Se trata de un varón de 55 años, sin antecedentes de interés y trabajador del campo (zona de la Albufera), que acudió a urgencias por un cuadro de astenia, mialgias muy intensas, faringitis y fiebre de hasta 39o C de 5 días de evolución. Tenía también parestesias en manos, pies y labios, junto a disfonía e importante disfagia a sólidos y líquidos por la que llevaba 48h de ayuno absoluto. Desde hacía 2 días, observaba que la orina era oscura y refería una clara disminución de la diuresis. La exploración física era anodina, salvo por una faringe hiperémica.
Se solicitó una analítica, en la que destacaba: fracaso renal agudo, hiperbilirrubinemia a expensas de la directa, discreta elevación de GOT, GPT y CK, marcada elevación de la PCR y la VSG, y una plaquetopenia muy severa. La orina era claramente colúrica y destacaba una bacteriuria intensa.
Se solicitó una ecografía, que únicamente describía esplenomegalia homogénea de 14 cm. En el estudio pretransfusional, se observó un Coombs Directo positivo con una panaglutinina por anticuerpo frío (sin anemia hemolítica).
En ese momento y ante la sospecha de síndrome infeccioso con disfunción multiorgánica se interroga a la familia, que nos cuentan que el paciente trabaja habitualmente con organofosforados (clorpirifós) con escasa protección y que en los días previos presentaba una inyección conjuntival marcada.
La sospecha de Síndrome de Weil cobra fuerza, solicitando una serología que resultó positiva para Leptospira (IgM +, IgG -) y una determinación de DNA de Leptospira en orina (positiva) y en sangre (negativa), explicado este hecho probablemente por haberse resuelto la fase septicémica (leptospirémica) y estar iniciándose la fase inmune (leptospirúrica) de la misma.

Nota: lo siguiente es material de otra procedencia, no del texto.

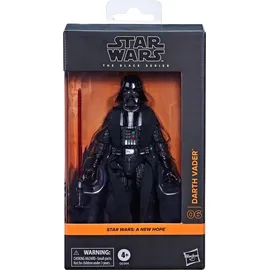 HASBRO - STAR WARS Star Wars The Black Series Darth Vader Action-Figur 15 cm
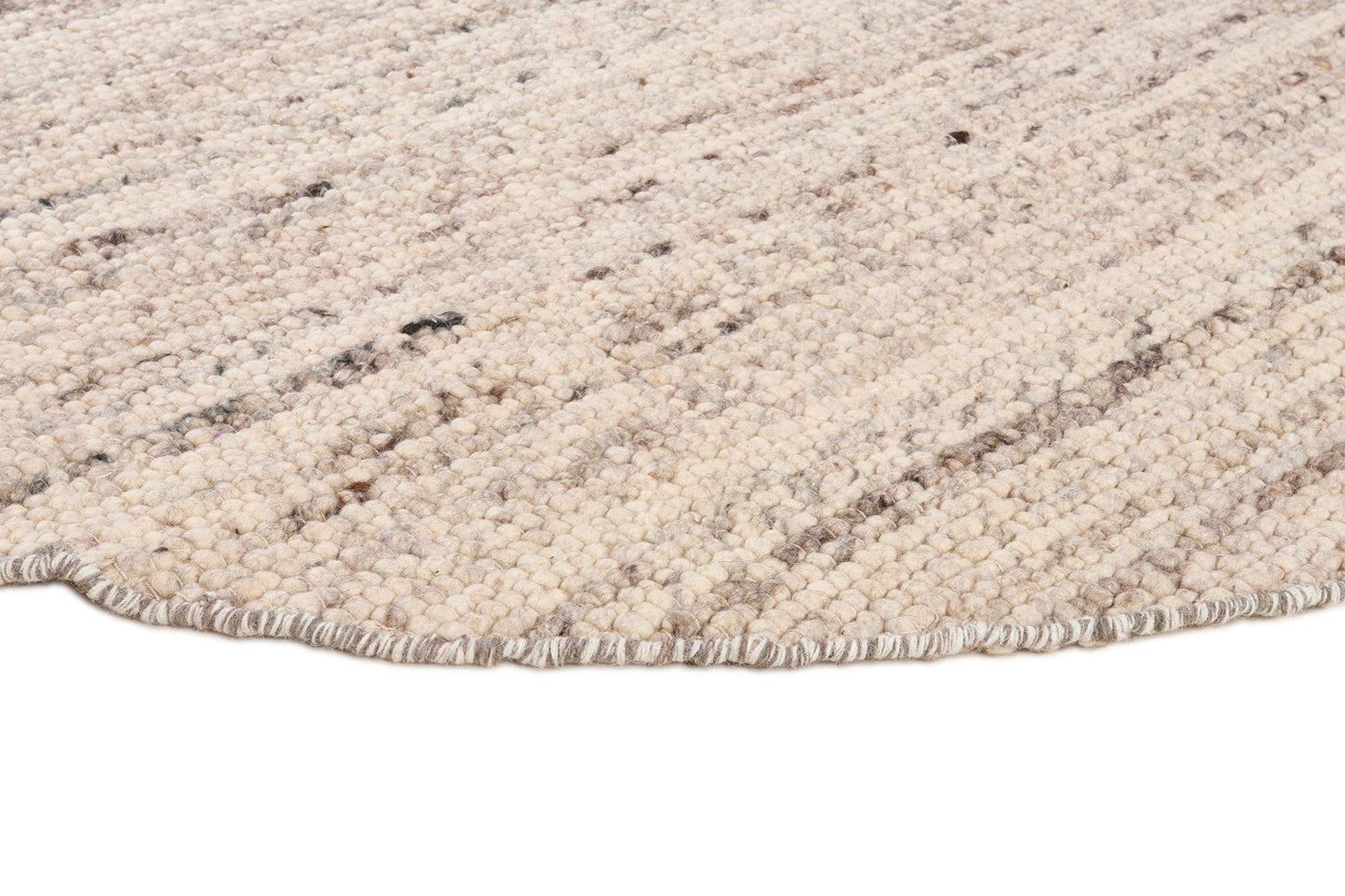MOMO Rugs Stone Beige Round Carpet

Mientras las manifestaciones secundarias a la leptospiremia se van resolviendo, las parestesias dan paso progresivamente a una parálisis total flácida con arreflexia y progresión de la clínica bulbar, se añade una disnea que precisa intubación y ventilación mecánica en UCI para mantener una correcta ventilación.
Ante la posibilidad de encontrarse ante un Síndrome de Guillain-Barré secundario a la infección se solicita un EMG, con datos neurofisiológicos compatibles con el diagnóstico de polineuropatía/ polirradiculoneuropatía aguda sensitivo-motora sin signos de desmielinización. En este punto se plantea la opción de encontrarse ante una polineuropatía asociada a la exposición a organofosforados (clorpirifós), descrita ampliamente en la literatura. Los niveles de colinesterasa eran normales, descartando esa opción. Pocos días después, la plaquetopenia se recuperó y se realizó una punción lumbar compatible con Guillain-Barré (disociación albúmino-citológica).
En este momento se revisa la literatura, encontrando que el diagnóstico sindrómico de Guillain-Barré no implica necesariamente desmielinización, sino que su variante más común PIDA (polineuropatía inflamatoria desmielinizante aguda) es lo que clásicamente se conoce como Guillain-Barré, sin embargo, existen variantes menos comunes donde el daño es axonal y no desmielinizante, que habitualmente son más graves y tiene un pronóstico peor, como con el AMAN (neuropatía axonal motora aguda) y el AMSAN (neuropatía axonal sensitivo-motora aguda), siendo este último el subtipo de nuestro paciente. La evolución fue buena y actualmente el paciente ha reanudado su día a día previo a la enfermedad.